SUPPLIED PASSAGE:

········

You’ve read online that steroid creams provide relief for a multitude of skin conditions so you’re wondering whether the use of steroid treatment can launch a counter-offensive against your angular cheilitis. And if it works, how long will it take before angular cheilitis symptoms disappear?

First, what are steroid creams? Addressing inflammation and swelling, steroid creams are synthetic hormones topically applied to the skin. While long-term use is a taboo, its short-term use can have a dramatic positive effect on an inflamed dermis.

Such creams exhibit anti-inflammatory properties by the following mechanism. They constrict problematic, dilating capillaries making the skin less red, swollen, and warm. Of interest, chronic use of topical steroids can contribute to broken capillaries and make symptoms appear worse.

Steroid creams also interact with cell nucleus DNA. Proteins called lipocortins are created which inhibit the development of the chemical arachidonic acid, responsible for inflammation to result. Less arachidonic acid means less inflammation.

········

STUDY MATERIAL:
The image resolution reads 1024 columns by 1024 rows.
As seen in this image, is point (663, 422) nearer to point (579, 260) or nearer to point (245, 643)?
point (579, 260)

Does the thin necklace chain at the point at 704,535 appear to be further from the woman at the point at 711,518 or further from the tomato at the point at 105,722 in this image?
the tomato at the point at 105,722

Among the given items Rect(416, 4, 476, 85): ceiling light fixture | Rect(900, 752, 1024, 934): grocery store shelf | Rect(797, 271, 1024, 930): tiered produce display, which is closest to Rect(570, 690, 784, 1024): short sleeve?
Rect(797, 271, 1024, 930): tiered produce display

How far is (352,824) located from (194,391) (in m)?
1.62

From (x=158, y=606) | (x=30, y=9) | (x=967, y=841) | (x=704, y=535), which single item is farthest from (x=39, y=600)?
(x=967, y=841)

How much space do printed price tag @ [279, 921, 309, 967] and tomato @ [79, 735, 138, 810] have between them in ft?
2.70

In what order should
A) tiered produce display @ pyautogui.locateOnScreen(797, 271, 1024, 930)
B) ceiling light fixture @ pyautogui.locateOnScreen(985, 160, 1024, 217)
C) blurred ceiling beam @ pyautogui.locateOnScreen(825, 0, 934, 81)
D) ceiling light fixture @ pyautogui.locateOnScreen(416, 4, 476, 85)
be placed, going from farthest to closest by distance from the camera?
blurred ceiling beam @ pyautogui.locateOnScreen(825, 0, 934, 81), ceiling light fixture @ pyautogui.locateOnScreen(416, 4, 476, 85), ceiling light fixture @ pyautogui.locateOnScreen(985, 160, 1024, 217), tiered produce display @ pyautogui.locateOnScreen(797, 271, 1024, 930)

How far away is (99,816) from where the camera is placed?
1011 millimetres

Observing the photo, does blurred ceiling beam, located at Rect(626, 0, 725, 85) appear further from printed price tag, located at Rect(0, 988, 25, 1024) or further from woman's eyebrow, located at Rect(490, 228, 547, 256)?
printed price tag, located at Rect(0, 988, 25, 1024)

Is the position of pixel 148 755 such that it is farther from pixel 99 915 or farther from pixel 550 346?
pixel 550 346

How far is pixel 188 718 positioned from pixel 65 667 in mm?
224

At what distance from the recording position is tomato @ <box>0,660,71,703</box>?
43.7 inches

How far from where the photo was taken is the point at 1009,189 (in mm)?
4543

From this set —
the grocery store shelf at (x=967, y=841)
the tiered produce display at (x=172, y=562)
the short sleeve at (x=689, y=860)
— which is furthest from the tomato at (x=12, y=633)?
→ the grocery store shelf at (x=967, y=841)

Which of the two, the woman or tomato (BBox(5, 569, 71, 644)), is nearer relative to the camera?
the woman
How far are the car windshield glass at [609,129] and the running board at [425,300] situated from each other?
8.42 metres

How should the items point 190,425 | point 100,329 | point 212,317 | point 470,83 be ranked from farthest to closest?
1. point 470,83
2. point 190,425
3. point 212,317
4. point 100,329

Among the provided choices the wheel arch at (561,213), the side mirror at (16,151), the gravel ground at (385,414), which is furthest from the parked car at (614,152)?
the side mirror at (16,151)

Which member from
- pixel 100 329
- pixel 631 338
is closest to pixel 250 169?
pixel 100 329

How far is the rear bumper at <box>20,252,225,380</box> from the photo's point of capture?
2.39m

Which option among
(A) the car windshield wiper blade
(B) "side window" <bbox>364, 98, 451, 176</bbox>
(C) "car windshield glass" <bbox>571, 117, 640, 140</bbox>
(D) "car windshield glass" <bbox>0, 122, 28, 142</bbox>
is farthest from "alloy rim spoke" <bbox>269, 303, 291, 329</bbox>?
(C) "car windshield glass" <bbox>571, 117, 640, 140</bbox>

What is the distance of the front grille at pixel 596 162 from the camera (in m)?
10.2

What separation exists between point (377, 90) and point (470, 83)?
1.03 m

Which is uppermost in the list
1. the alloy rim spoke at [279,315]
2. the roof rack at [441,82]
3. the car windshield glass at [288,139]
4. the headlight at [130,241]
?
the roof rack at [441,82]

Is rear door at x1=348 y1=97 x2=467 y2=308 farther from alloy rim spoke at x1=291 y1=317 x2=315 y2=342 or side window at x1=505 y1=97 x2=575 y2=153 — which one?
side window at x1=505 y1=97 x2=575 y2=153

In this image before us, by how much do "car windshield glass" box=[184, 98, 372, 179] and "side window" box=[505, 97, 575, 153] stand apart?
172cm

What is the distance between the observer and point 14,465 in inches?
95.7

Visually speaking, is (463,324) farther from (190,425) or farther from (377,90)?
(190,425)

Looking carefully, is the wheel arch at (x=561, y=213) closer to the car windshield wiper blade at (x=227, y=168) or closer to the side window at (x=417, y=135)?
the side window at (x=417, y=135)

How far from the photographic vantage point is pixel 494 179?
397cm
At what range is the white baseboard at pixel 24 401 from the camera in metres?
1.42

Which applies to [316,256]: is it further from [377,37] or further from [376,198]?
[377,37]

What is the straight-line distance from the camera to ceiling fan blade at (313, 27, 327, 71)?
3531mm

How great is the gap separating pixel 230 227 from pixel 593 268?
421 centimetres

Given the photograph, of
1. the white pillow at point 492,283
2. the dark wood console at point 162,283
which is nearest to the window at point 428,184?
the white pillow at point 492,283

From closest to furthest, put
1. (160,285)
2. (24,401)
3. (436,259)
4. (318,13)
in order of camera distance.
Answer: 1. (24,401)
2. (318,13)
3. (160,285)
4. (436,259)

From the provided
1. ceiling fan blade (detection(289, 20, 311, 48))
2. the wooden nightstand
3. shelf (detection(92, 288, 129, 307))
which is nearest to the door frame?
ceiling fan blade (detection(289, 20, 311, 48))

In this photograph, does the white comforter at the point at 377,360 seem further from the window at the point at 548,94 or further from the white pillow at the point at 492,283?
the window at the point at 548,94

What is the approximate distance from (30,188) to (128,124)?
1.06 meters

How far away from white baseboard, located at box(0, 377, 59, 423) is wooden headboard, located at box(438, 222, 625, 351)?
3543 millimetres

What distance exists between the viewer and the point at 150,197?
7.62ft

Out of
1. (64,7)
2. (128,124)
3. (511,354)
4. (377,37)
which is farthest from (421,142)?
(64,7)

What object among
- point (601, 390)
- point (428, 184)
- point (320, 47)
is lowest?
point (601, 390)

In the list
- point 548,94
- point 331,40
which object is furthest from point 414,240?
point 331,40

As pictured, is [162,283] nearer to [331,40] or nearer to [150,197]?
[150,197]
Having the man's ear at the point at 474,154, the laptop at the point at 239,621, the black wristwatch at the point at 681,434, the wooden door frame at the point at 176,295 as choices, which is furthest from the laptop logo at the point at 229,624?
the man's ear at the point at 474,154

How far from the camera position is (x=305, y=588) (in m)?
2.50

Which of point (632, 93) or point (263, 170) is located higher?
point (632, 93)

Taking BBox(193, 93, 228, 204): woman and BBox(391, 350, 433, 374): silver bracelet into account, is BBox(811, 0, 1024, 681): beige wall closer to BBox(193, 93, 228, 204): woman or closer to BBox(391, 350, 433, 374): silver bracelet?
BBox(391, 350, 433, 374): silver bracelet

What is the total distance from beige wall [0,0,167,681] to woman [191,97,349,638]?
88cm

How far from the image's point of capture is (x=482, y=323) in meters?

········

SET OF TASKS:
A. Transcribe the passage on steroid creams and angular cheilitis, starting at the words "First, what are" and ending after "symptoms appear worse.".
B. Extend the passage on steroid creams and angular cheilitis, picking up right after its last sentence.

TASK RESULTS:
A.
First, what are steroid creams? Addressing inflammation and swelling, steroid creams are synthetic hormones topically applied to the skin. While long-term use is a taboo, its short-term use can have a dramatic positive effect on an inflamed dermis.

Such creams exhibit anti-inflammatory properties by the following mechanism. They constrict problematic, dilating capillaries making the skin less red, swollen, and warm. Of interest, chronic use of topical steroids can contribute to broken capillaries and make symptoms appear worse.

B.
The use of these creams also present a double-edged sword. Our white blood cells do not readily recognize the skin’s foreign invaders leading to a favorable, less inflammatory condition. However, we also want our innate immune systems to kill off the microbes that are responsible for the angular cheilitis. Therefore, while steroid creams help to reduce red, swollen cracks, our white blood cells may become less efficient in thwarting the underlying cause of the cheilitis.

This is why many dermatologists suggest a topical prescription where a steroid is combined with antifungal medicine. One popular prescription is Mycolog-II which combines potent nystatin, an antifungal treatment with triamcinolone, a strong corticosteroid/steroid. This cream or ointment should be applied sparingly and not covered with a band aid. Of course, careful application and caution must be exercised to ensure that this is not ingested. You have to abandon the habit of licking lips.

Pregnant or nursing mothers should discuss any possible risks of this medication with their physician. Children should not use this medication as its safety has not been established for this demographic.

This corticosteroid or any steroid cream may produce the following symptoms (not an exhaustive list): dryness, burning, irritation, acne-like cysts or other eruptions, contact dermatitis, etc. (This is why no covering should be used as increased absorption may lead to an increased likelihood of adverse reactions.) It’s advisable to keep an open dialogue with your physician to report and address and possible side effects.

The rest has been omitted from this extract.